Intervention de André Gattolin

Commission d'enquête Frontières européennes et avenir espace Schengen — Réunion du 3 janvier 2017 à 11:5
Audition de M. Yves Bertoncini directeur de l'institut jacques delors

Photo de André GattolinAndré Gattolin :

Concernant les deux questions majeures, celle des frontières extérieures et celle des frontières intérieures, ou, du moins, des flux de circulation à l'intérieur de l'Union européenne, je me demande si nous n'arrivons pas aux limites de la construction de l'Union européenne. En effet, contrairement à tous les grands États fédéraux, nous ne mettons dans le pot commun ni l'armée, ni la sécurité, ni la fiscalité. Est-ce que ce n'est pas là un modèle de fédéralisme inversé ?

Les institutions européennes disposent d'un budget ridicule. Quand on a conçu Schengen, la solution de facilité qui a été retenue a consisté à faire porter la charge des frontières par chacun des pays frontaliers. C'est ridicule ! Je me suis rendu en Italie il y a trois semaines au nom de la commission des affaires européennes. Le coût porté par ce pays est considérable.
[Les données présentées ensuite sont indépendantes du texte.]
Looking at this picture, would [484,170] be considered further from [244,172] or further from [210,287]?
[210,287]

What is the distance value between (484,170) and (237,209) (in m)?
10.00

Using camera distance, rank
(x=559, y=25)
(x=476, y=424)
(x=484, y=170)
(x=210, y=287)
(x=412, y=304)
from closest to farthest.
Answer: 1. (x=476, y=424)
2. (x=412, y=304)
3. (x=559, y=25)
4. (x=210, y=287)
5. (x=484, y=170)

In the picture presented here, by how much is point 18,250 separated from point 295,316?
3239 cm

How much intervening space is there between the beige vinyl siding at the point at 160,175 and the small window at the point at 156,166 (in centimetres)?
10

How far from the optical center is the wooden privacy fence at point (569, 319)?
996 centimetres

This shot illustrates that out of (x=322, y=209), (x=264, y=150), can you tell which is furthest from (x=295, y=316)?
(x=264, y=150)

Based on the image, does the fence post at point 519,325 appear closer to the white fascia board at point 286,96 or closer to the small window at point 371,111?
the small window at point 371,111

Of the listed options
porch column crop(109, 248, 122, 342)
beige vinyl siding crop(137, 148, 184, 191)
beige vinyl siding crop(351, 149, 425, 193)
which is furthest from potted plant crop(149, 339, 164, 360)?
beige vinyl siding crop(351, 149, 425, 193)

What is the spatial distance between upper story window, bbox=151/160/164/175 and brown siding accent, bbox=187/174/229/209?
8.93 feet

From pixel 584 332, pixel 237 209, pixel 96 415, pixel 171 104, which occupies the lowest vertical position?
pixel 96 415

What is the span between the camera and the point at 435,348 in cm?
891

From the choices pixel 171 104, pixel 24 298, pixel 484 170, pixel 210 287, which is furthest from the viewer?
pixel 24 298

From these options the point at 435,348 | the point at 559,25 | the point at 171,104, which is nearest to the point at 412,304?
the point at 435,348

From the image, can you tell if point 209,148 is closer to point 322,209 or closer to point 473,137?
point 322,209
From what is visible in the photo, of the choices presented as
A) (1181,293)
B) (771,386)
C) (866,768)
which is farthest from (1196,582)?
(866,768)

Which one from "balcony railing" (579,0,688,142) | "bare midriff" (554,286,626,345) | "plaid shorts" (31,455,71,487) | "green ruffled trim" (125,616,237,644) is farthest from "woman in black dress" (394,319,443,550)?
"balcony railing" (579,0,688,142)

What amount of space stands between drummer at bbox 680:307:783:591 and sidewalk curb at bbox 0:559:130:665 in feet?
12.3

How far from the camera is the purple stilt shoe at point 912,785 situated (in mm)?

Il ne concerne pas seulement les migrants, mais aussi le repêchage des gens en mer sur cette large frontière maritime où le droit de la mer s'applique. On ne peut pas ramener chez eux les gens qui sont tombés à l'eau. On est obligés de leur prêter assistance. Nous commençons à prendre conscience de cette complexité extrêmement forte concernant les frontières extérieures, mais je ne suis pas sûr que les budgets de Frontex et des hotspots soient à la hauteur des enjeux.

Vient ensuite la question intérieure. Il y a trois ans, j'ai dirigé une mission au nom de la commission des affaires européennes sur Europol et Eurojust. La coopération entre les pays est d'autant plus complexe à mettre en oeuvre que la Commission souhaite intégrer ces deux offices en une agence au motif qu'ils ne fonctionneraient pas. La Commission a demandé la présidence d'Europol et, chaque pays ayant un siège, elle devait en avoir deux. S'agissant d'Eurojust, à part les efforts récents qui ont été faits en matière de terrorisme, les missions sur la criminalité transfrontalière sont toujours plus larges alors que le budget n'a pas augmenté dans le dernier cadre financier pluriannuel.

En l'absence de police fédérale, la question n'est pas seulement celle de la coordination entre les polices nationales. On sent bien que, du côté des États nations, on ne sait pas à qui on va confier cette responsabilité, ni même si on a envie de la confier. Si, demain, nous avions une véritable police fédérale, elle ne s'occuperait pas que des problèmes de terrorisme et de migrations, mais également des détournements d'aides européennes, ce qui n'arrangerait pas tout à fait les États ni certains intérêts économiques dans ce pays.

La Fondation Robert Schuman nous expliquera pourquoi elle estime qu'il n'est pas nécessaire de refonder l'Europe. En la matière, il y a un manque de moyens et un manque de volonté politique, or j'ai beaucoup de mal à voir comment nous allons sortir de ce fédéralisme inversé uniquement avec de la coopération et du normatif.